Problem: A Windows 2003 Server that starts refusing connections after approximately 14 days of uptime, and if left alone will completely lock up and stop displaying a local console login window. The server is monitored by Nagios, and Munin. Nagios gives a couple of hours advance warning that the server is going to go south, which gives us plenty of time to reboot it. Of the server traits Munin monitors, there doesn’t appear to be anything unusual. During the melt-down phase the following error is plentiful in the event logs: “The server was unable to allocate from the system nonpaged pool because the pool was empty.”
Task Manager doesn’t display any unusual memory usage. Process Explorer didn’t yield any immediately useful clues. Quite a bit of Google searching and about the only tool I could find that was recommended for tracking down resource leaks that affect the nonpaged memory pool was a Microsoft Utility called poolmon.exe. Poolmon has to be the most primitive wacked-up tool anyone at Microsoft has developed, released, and then blatantly ignored. It’s pure ASCII, runs in a DOS-style command window, can’t log its results over time to a log file; and I kid you not, the official way to use this utility to track down leaks is to run it and copy and paste the entire screen output to a text file every fifteen minutes so you can diff the results.

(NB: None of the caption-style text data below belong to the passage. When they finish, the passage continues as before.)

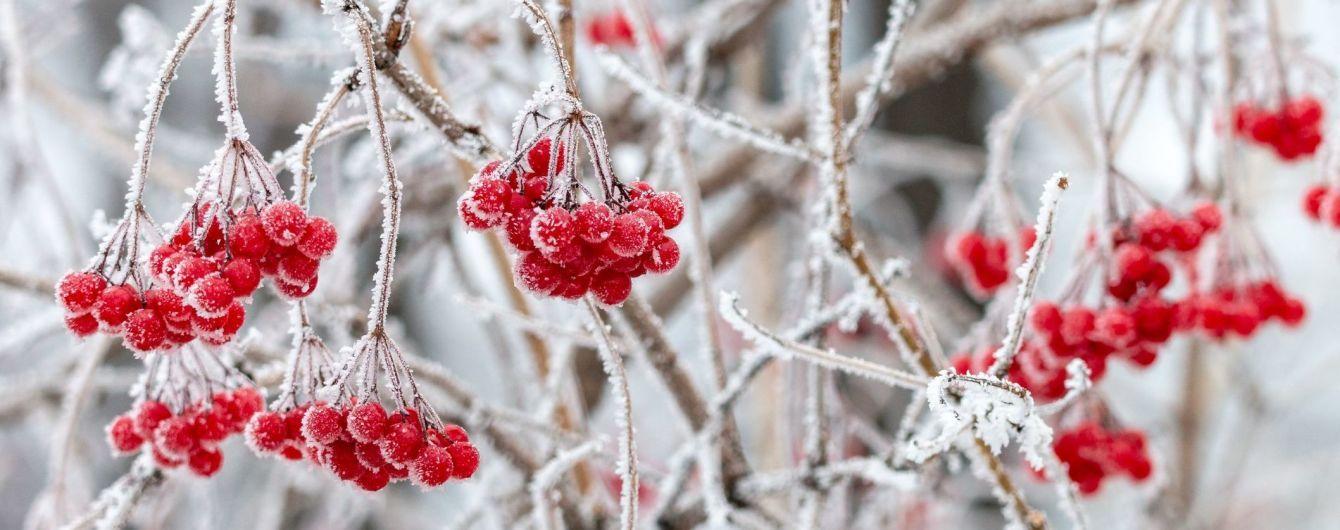 Гороскоп на 4 грудня для всіх знаків зодіаку: день нових ідей, любові і компліментів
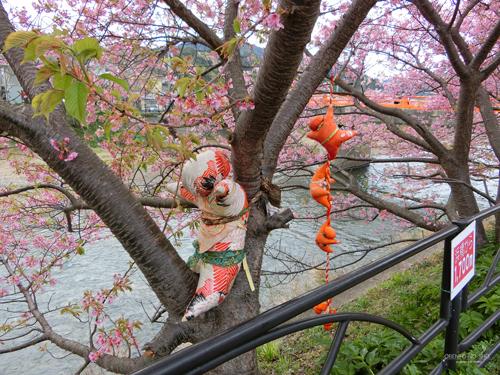 河津桜まつり2015_05
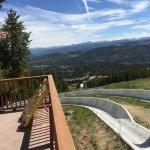 The Alpine Slide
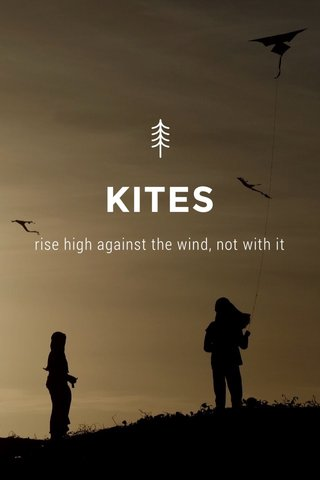 KITES rise high against the wind, not with it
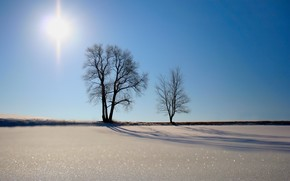 деревья, песок, солнце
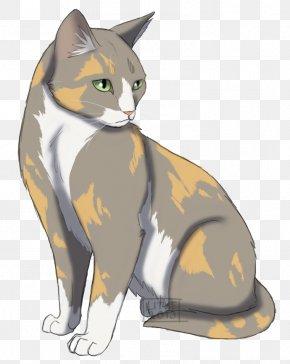 Kitten - Kitten Whiskers Domestic Short-haired Cat Manx Cat Warriors PNG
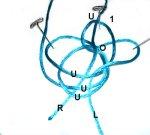 5th Loop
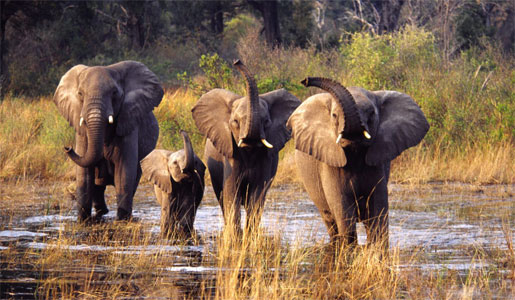 Elephants at a watering hole.    Photo: Leo Dos Remedios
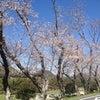 狩野川さくら公園の桜の画像
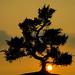 Bonzai Tree at Sunset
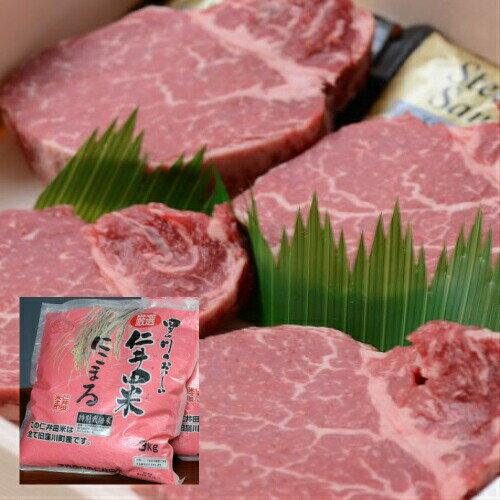 【ふるさと納税】Asz-11 四万十麦酒牛(しまんとビールぎゅう)のヒレステーキとお米セット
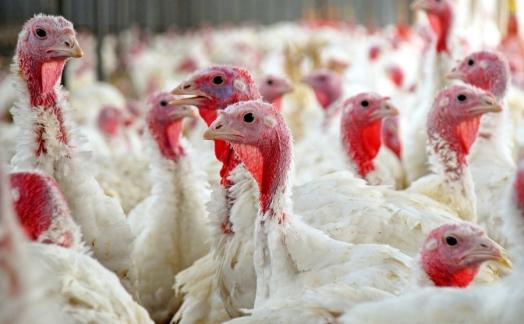 """""""Евродон"""" уничтожил 700 000 голов индейки и продолжает бороться с птичьим гриппом"""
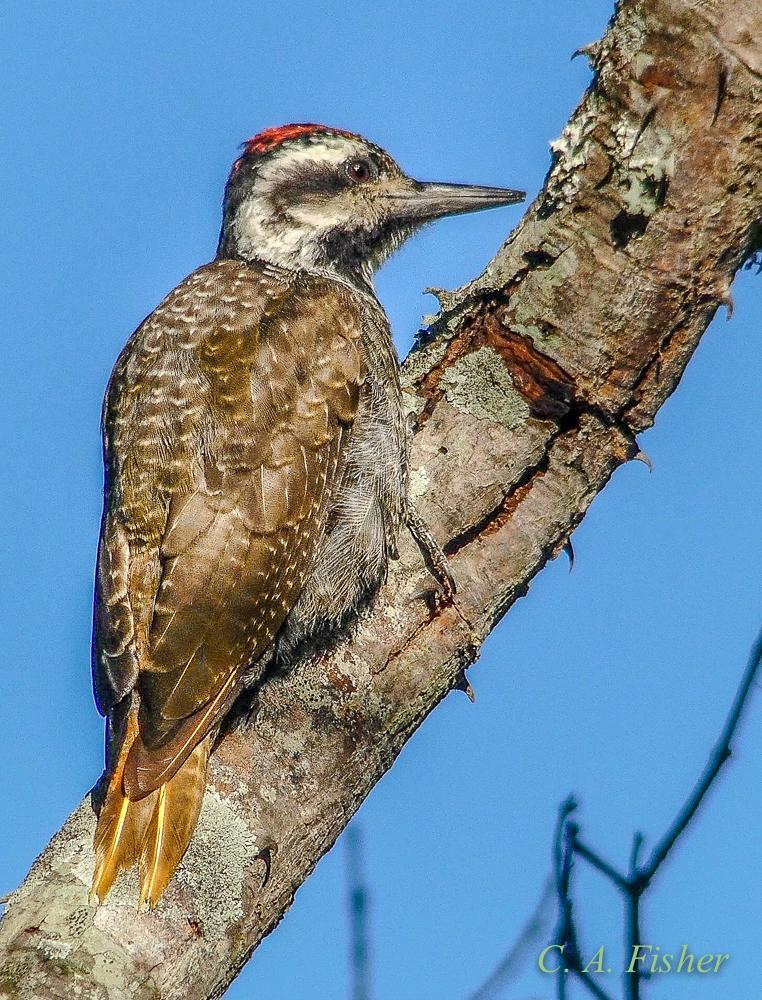 Bearded Woodpecker, Male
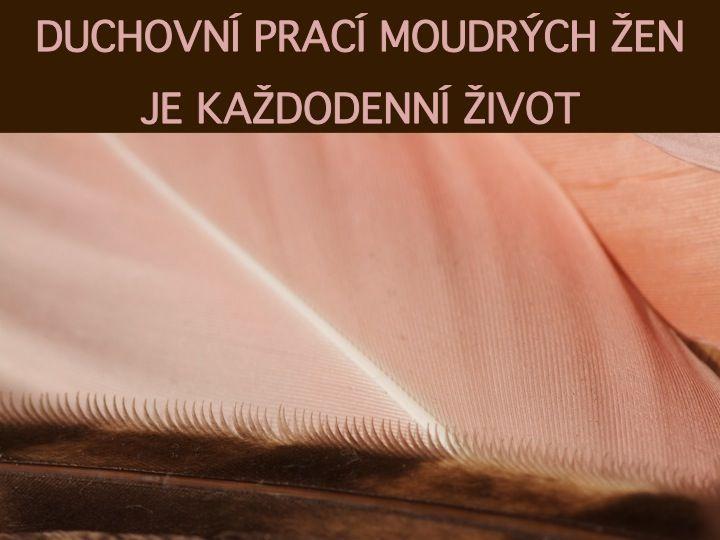 MOUDRÉ ŽENY V NÁS jsou víkendová setkání pro všechny ženy, které chtějí oživit své ženství, prohloubit svou ženskou moudrost v každodenním životě a myslí to vážně. Můžete se přihlásit na jednotlivé víkendy nebo na všechny. Víkendový cyklus bude postupně doplňován o ochutnávkové večery a pravidelná setkávání.  www.indigenousnature.cz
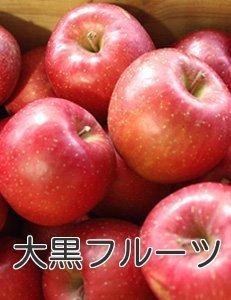 青森県 りんご ふじ りんご 訳あり 減農薬栽培 5kg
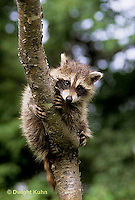 MA25-153z  Raccoon - young raccoon exploring, climbing tree  - Procyon lotor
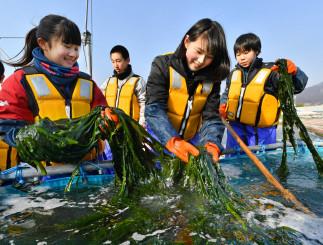 ボイル作業で鮮やかな緑色になったワカメをすくい上げる生徒たち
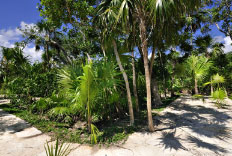 Cruce de Jungla en Riviera Maya Quintana Roo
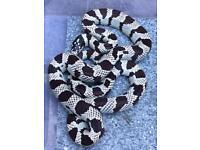 King snake £20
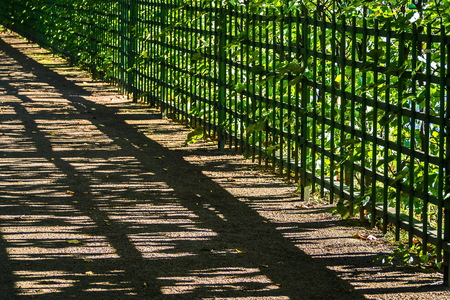Fence of the Summer garden. The old heritage of St. Petersburg.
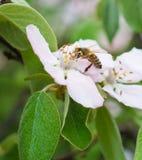 La abeja de la miel en el manzano florece el primer del flor Imagen de archivo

Poolmon needs an overhaul: the ability to track growth of values over time, log output to a file, and a GUI would be nice since this is a Windows utility. I know, it’s a lot for which to ask. I have no interest in picking up where I left off with Visual C++ ten years ago, so I made do with a little bit of perl and Excel. Using ActiveState’s ActivePerl, I set up a scheduled task that ran every fifteen minutes and executed this bit of braindead code that just dumps the output of poolmon.exe to a text file that has the timestamp in the file name: poolmonlog.pl
I let that run for two days, and then I wacked this bit of perl together to analyze the results: poolmon_analysis.pl
I copy and paste the output into Excel, and I turn it into a line graph. As you can see, there is obviously a problem and it is quite visible with only a short period of logging:
According to the poolmon.txt file that comes with poolmon,exe, the pool label Thre is “nt!ps – Thread objects”, which is the pool name for Windows thread and handle objects. Now I know I’m not looking for a memory issue, I’m looking for thread or handle usage. Task Manager can be used to display these resources, but it is not configured to do so by default. I open up Task Manager, click the Processes tab, and then go to View…Select Columns… and I turn on Handle Count and Thread Count. Sorting by these two columns, I quickly track down the culprit as HPBPRO.EXE which is part of the HP drivers for a Color LaserJet 3500.
Since it took me this much effort to track down this problem, and because I’ve read lots and lots of message board posts written by people having an equally difficult time tracking down similar issues, I thought I’d share. If there is an easier way that I could have diagnosed this issue, I would love to hear it. If this post helps you solve a similar issue, I’d love to hear that too.